Tuesday, April 29, 2008
Thursday, April 03, 2008
Djenné and Mopti
Joseph’s house was made entirely from mud, rice and beurre de karité. We lay on its roof, as we had done every morning for a week, watching the stars disappear and listening to the melody of the muezzin prostrating and folding in upon itself, causing no ripples in the hot morning air. A lizard painted comic flesh pink and sporting a dusty black and white tux paused on one parapet to perform a series of hurried press-ups before moving on to the next. The mosque of Djenné – the largest mud building in the world - loomed over the roofless compounds below - the open grids where people were washing, grain sifting, mango eating, millet pounding, arguing, baby rocking and praying - watching over them like the eye of Allah.
We were on our way to Mopti, a 100 km trip that took seven hours each way squished into a bush taxi, inhaling fumes and dust and sweat, crouching in amongst goats, seed sacks, snotty babies and mangoes. It’s all part of the local colour, we said to ourselves as we gasped for air and swallowed forty degree Harmattan-whipped sand. Nausea and heat rash were a given by now and Julian had the beginnings of dysentery. On the top of the rusty metal work called The Bus a Tuareg - black as the night and wound round in jet- black fabric - crouched on black Motorola and Nike bags. I hope he gets royalties, I thought.

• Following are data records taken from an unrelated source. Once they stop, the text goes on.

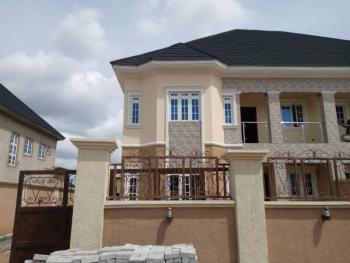 Brand New 4 Bedrooms Detached Duplex with Bq, Life Camp, Gwarinpa, Abuja, Semi-detached Duplex for Rent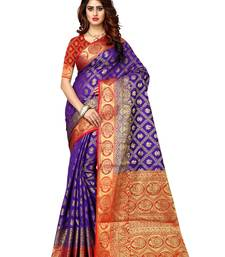 Purple woven patola saree with blouse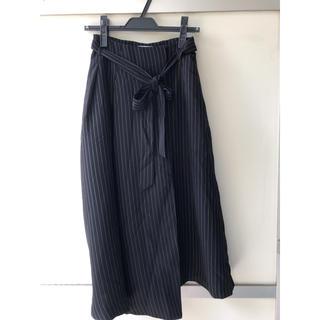 イーブス(YEVS)のラップスカート (ひざ丈スカート)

From the moment we fell out of the vehicle onto the dusty roads of the town just south of Timbuktoo, were the Niger and Bani rivers converge, we were harassed.

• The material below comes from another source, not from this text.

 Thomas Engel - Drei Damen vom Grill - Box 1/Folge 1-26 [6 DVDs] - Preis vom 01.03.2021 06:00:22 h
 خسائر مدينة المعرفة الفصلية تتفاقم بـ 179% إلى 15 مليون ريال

‘Tu es plus pressé que la musique!’
‘Tu es libre comme la capitaine dans le Niger; comme le vent dans le desert’
Despite the fact that we were as free as the Nile perch in the Niger, our aggressor insisted, and the wind in the Sahara, we Westeners just came to Africa to take take take take, and Africa did not like it because Africa liked to share……I wondered briefly if he would consider the adoption of a homeless Malian baby ‘taking’. For a moment I thought he might be right. I held my tongue. He wittered on.
‘Babu Babu!’ exclaimed the little faces at knee level.
We lost the hassler somewhere amongst the dried fish and headed to Bozo Bar where we watched the universe of pinasses unload their cargo at the end of the world?. Luckily, especially with the help of some Bamako brew, we were not rendered completely immune to seduction and we succumbed to the delectable sunset cruise, an hour of moving through riverlives accompanied by the silent slice of the Nile Kingfisher.
On our return to Djenné I finally plucked up courage to ring the number I had, thanks to Joseph’s research, scribbled on a paper and scrunched in plastic and kept for a week in my bum-bag; that of the great Cora player Toumani Diabeté.
‘Mr Diabeté?
‘Yes?’
‘I am a huge admirer of your music. I am a musician myself…’ One of the boys in the ‘cyber café’ still had his finger stuck on the last button of Toumani’s number, and the other breathed down my neck, smelling of goat. ‘We are coming to Bamako and I was wondering if you might be playing at all this weekend?’
‘I am not playing on Saturday, but tomorrow you can come to the Hogon. Twenty three - thirty till three o’clock. Thank you for your call. Enchanté.’
We were sore and sick from the journey, and desperate not to have to get up at dawn to wait for a bush taxi to wait for a Bani bus, which would take twelve sizzling hours to lurch into Bamako. What would we do? Arrive, nap and get up in the middle of the night to hear my hero? I was up for it but Julian was sicker and definitely not. We had some serious meetings ahead: two orphanages, our lawyer, the head of the adoption commission….we needed to be relaxed.
Toumani would have to wait while ate more mangoes, sat a good deal on the toilet and enjoyed yet another star melting morning on Joseph’s roof. Hopefully one day, we tried to console ourselves, we would be spending a good deal of time in Bamako getting to know our child.